Pour the frozen shrimp into a colander and run cold water over them for a minute or two. Drain the shrimp thoroughly and transfer them to paper towels to drain off the excess. Place the shrimp in a nonreactive bowl (such as Pyrex). Add the red onion, chiles, cilantro, tomatoes, vinegar, lemon juice, lime juice, olive oil, and salt and mix lightly. Marinate the mixture in the refrigerator for 2 to 4 hours.
2.
Drain the ceviche in a colander and serve it on individual plates on beds of shredded lettuce, garnished with the warm popcorn.
Ceviche with Bitter Orange
Yield: 4-5 servings
Heat Scale: Medium
This recipe is a second version of the Ecuadorian specialty. The fish can be served as an appetizer or as a main dish for a refreshing summer meal. It is traditionally served with maiz tostada (toasted corn) or popcorn on the side. (Note: This recipe requires advance preparation.)
 
1½ pounds (680 g) any firm white fish fillets (snapper or catfish recom- mended)
1 cup (236 mL) bitter (Seville) orange juice (or substitute ½ cup [118 mL]
lemon juice mixed with ½ cup [118 mL] orange juice)
1 cup (236 mL) fresh lime juice
1 onion, peeled and thinly sliced
1 cup (236 mL) chopped green bell pepper
1 cup (236 mL) chopped red bell pepper
1 habanero chile, stem and seeds removed, minced (or substitute
3 jalapeños)
½ cup (118 mL) olive oil
1 clove garlic, peeled and minced
½ teaspoon (2.5 mL) salt
¼ teaspoon (1.25 mL) freshly ground black pepper
Popped popcorn for garnish
Red bell pepper rings for garnish
Green bell pepper rings for garnish
 
1.
Cut the cleaned fillets into thin, diagonal slices and place them in a large ceramic bowl. Pour the citrus juices over the fish. Add the onion, chopped bell peppers, habanero, olive oil, garlic, salt, and pepper and mix gently to coat the fish. Cover the bowl tightly and refrigerate for at least 6 hours to “cook” the fish.
2.
Drain the fish and arrange the slices on individual plates, garnishing with the popcorn and pepper rings.

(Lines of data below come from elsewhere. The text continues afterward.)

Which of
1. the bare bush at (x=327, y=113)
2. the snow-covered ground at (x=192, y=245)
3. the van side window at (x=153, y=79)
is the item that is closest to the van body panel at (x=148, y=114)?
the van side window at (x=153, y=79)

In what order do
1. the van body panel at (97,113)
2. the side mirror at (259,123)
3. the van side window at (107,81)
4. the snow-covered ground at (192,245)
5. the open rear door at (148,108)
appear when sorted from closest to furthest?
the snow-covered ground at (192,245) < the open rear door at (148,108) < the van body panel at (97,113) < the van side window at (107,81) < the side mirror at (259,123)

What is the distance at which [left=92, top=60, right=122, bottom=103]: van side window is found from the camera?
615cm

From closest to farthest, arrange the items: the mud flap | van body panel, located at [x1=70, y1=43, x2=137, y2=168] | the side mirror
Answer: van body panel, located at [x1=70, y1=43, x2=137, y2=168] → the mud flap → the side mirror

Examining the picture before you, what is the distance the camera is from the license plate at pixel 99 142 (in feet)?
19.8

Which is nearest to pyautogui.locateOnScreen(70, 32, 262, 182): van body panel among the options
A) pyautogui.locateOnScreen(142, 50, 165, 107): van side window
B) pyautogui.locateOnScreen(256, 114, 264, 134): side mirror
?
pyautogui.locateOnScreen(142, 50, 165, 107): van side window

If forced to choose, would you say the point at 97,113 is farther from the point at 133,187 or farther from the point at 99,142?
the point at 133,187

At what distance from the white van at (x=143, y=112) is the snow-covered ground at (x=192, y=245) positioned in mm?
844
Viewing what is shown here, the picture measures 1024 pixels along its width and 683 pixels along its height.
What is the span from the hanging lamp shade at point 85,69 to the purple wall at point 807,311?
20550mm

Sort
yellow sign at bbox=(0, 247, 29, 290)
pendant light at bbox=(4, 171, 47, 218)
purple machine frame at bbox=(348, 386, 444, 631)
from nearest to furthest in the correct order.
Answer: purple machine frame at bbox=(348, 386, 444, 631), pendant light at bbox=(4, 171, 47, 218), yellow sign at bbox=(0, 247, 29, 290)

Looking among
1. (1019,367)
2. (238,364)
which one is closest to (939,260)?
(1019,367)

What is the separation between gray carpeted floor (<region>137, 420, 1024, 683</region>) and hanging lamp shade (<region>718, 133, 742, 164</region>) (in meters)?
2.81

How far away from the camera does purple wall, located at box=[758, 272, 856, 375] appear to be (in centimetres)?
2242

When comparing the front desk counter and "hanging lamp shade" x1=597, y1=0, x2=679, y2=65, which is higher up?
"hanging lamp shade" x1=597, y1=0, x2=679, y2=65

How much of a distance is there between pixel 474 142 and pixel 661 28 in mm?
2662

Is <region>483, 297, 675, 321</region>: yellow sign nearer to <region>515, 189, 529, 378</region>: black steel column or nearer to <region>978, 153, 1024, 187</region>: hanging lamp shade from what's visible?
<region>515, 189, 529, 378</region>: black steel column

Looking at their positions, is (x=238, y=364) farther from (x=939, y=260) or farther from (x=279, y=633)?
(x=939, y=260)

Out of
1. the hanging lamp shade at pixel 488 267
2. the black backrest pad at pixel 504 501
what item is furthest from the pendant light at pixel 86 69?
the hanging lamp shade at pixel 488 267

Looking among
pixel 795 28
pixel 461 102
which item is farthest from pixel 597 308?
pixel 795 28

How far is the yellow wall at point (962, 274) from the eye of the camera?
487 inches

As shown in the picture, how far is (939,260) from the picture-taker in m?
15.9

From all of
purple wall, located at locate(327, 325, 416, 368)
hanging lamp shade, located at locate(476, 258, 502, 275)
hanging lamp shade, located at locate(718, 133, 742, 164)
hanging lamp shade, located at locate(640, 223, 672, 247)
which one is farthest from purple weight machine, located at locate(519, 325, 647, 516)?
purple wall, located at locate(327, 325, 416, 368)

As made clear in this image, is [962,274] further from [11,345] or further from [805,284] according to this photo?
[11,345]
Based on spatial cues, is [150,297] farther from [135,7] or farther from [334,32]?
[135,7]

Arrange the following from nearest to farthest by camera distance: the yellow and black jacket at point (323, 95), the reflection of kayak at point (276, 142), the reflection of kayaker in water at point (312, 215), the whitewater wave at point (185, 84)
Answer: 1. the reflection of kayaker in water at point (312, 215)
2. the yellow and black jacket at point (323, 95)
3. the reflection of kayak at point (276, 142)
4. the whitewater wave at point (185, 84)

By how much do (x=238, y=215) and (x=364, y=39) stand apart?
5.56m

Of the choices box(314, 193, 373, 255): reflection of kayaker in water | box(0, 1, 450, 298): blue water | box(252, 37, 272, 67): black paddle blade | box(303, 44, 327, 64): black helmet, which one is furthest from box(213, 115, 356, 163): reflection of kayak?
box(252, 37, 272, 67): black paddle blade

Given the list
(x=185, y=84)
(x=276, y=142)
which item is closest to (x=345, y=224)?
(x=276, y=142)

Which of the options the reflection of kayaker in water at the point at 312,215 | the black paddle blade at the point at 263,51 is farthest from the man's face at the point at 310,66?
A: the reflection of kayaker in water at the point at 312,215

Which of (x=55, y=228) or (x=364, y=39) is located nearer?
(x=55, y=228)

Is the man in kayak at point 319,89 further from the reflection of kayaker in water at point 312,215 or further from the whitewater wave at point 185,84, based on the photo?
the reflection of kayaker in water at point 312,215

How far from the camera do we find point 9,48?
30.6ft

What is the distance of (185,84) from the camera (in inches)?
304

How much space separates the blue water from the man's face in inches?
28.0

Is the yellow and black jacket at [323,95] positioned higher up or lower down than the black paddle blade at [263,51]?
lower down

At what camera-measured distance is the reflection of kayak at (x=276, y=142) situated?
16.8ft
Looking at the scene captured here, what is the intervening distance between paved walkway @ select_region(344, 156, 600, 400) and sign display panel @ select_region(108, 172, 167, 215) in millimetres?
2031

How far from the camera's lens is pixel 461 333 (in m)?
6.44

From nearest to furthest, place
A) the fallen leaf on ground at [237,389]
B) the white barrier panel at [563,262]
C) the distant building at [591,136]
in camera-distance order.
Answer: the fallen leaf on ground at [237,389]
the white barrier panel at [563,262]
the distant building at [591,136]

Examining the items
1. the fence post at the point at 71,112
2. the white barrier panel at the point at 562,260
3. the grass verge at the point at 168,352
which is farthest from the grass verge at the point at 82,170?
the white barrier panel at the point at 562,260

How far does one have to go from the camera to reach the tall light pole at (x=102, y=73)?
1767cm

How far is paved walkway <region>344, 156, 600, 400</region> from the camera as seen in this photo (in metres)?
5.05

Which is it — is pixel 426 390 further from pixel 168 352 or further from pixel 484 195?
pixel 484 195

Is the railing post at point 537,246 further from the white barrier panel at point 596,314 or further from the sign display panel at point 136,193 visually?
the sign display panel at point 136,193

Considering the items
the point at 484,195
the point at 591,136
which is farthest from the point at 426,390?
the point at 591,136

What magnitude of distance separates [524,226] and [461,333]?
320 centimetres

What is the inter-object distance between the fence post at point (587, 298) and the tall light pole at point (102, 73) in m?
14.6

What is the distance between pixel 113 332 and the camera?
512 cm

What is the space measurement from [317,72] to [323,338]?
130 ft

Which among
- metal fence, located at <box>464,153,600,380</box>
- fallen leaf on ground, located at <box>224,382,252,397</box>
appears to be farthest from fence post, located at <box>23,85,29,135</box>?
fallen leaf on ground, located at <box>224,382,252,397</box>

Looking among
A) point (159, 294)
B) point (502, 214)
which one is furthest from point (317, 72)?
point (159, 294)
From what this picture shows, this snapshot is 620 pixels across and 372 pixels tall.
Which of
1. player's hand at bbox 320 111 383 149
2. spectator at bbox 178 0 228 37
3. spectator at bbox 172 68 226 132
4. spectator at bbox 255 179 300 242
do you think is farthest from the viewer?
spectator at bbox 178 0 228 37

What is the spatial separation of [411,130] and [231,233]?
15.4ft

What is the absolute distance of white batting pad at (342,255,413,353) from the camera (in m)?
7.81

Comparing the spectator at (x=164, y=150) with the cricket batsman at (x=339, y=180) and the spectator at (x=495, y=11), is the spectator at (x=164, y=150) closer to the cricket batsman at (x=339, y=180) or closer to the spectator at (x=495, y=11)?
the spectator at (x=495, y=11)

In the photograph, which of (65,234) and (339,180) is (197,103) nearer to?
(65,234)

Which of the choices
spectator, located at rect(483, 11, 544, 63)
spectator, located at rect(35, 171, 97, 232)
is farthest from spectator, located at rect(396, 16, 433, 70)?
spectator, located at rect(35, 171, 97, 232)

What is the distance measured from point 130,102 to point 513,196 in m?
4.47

Marinated Halibut Chilean-Style
Yield: 4 servings
Heat Scale: Medium
Since Chile has a 2,600-mile coastline, I would be remiss if I didn’t include some fish recipes from that country. There is minimal grazing land in Chile, so instead of beef being the major source of protein, it is fish and shellfish. The wines of Chile are quite good, so be sure to include a nice chilled Chilean white wine when you serve this ceviche. (Note: This recipe requires advance preparation.)
 
2 pounds (1.1 kg) halibut fillets (or substitute sole or flounder)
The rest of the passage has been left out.